Natürlich wollte ich gerne, daß der Film in Verbindung mit meiner bisherigen Arbeit steht. Das habe ich, als ich dann an Bord war, auch versucht. Ich habe versucht einen Horrorfilm mit einem Krimi zu verschmelzen. Ich versuche zu thematisieren, daß jemand eines Verbrechens beschuldigt wird, das er vielleicht nicht begangen hat - ein Thema, das bereits in meiner Dokumentation "Paradise Lost" im Vordergrund stand. An der Oberfläche geht es auch in "Paradise Lost" um eine Mordserie, die in einem Wald stattfindet. Der Mann, der all der furchtbaren Taten verdächtigt wird, und den ich für unschuldig halte, machte sich nur durch ein paar Absonderlichkeiten seines Charakters in der Gemeinde verdächtig. Er ist ein "Wiccan". Viele Leute haben Angst vor diesem Wort, denken dabei an Hexerei und satanische Rituale. In Wirklichkeit ist "Wiccan" nur eine sehr erdverbundene Religion, deren Anhänger weder an Himmel noch Hölle, geschweige denn satanische Rituale denken. Es ist eine sehr natürliche, bäuerliche Religion. Es gibt in Amerika eine große Untergrundbewegung von "Wiccans", die finden, daß "Blair Witch Project" Hexen falsch dargestellt habe. Sie sind wütend, weil sie als böse Wesen behandelt wurden. Deshalb gibt es auch im neuen Film einen Figur, die den "Wiccan" angehört, weil sie zurechtrücken möchte, wie Hexen im ersten Film dargestellt wurden. Sie besitzt viele Eigenschaften des Mannes aus "Paradise Lost".

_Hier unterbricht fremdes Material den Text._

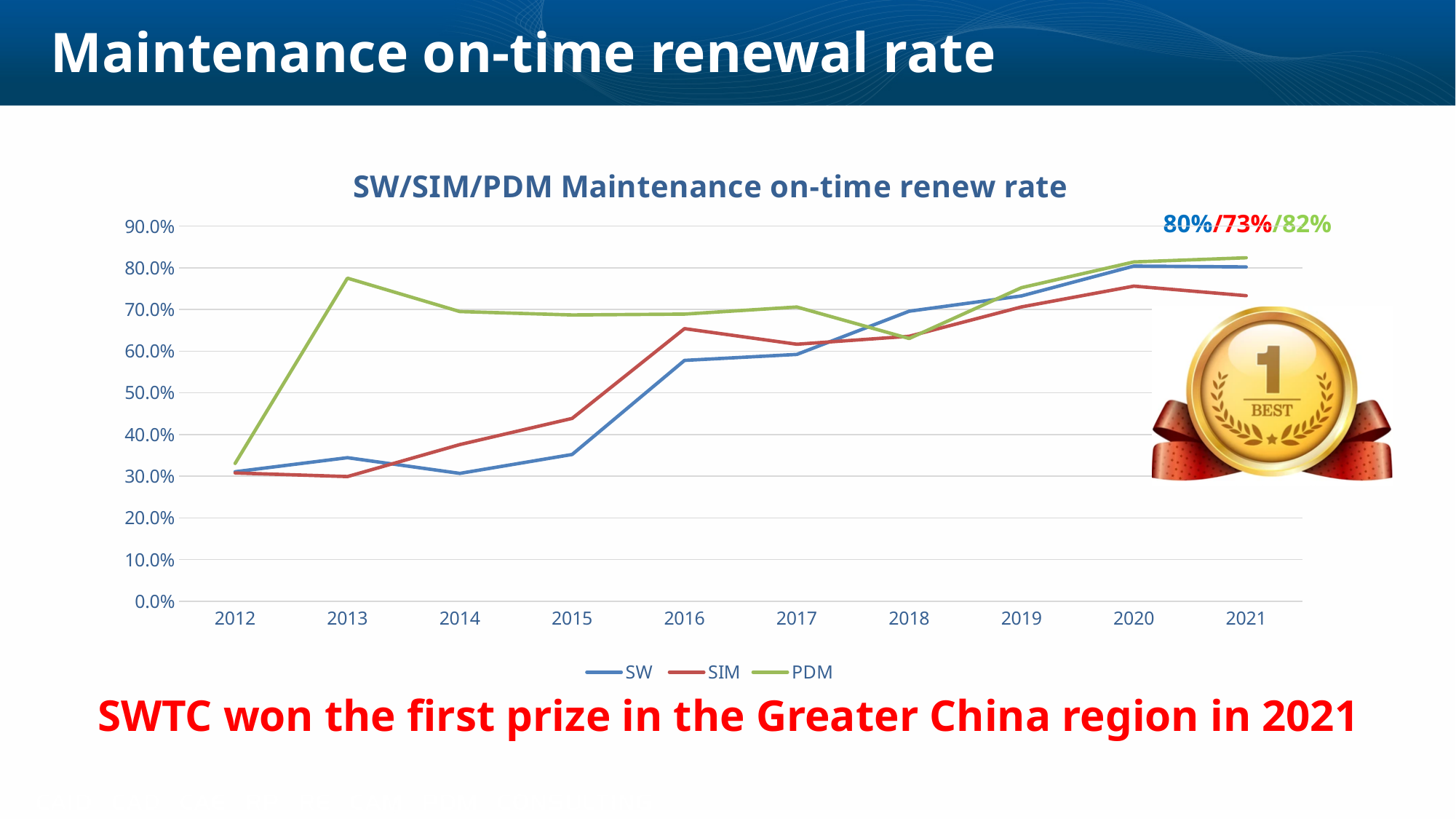
Is the PDM value for 2013 greater or less than 70.0%? greater What is the SIM maintenance on-time renew rate in 2021? 73% How many series does the legend list? 3 What kind of chart is shown on the slide? line chart What is the SW maintenance on-time renew rate in 2021? 80% Which series has the highest value in 2021? PDM What is the difference between the PDM and SIM rates in 2021? 9% Does the SW line generally rise or fall from 2012 to 2021? rise How many years are shown on the x axis? 10 In 2016, which is larger, the SIM value or the SW value? SIM Which series has the lowest value in 2021? SIM What is the PDM maintenance on-time renew rate in 2021? 82%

Ich habe gelesen, daß das "Book of Shadows" ebenfalls aus der Religion der Wiccan stammt. Ein Buch voller alter Flüche.

Es Kim wäre angebrachter, es das Tagebuch einer Hexe zu nennen. Aber der Titel bezieht sich auch auf die Schatten im Leben der Charaktere, von denen wir im Verlauf des Filmes erfahren. Aber es gibt noch eine zweite Figur, die auf "Paradise Lost" beruht. Kim, der Gruftie. Die amerikanische Grufti- Bewegung schien sich besonders zum "Blair Witch Project" hingezogen zu fühlen. Die meisten Jugendlichen, die es nach Burkittsville zog, waren Grufties. Außenseiter, die der übernatürliche Aspekt des Filmes faszinierte. Aber denen es auch gefiel, daß der Film in gewisser Weise, ebenso wie sie, wie ein Außenseiter daherkam und trotzdem die Welt eroberte.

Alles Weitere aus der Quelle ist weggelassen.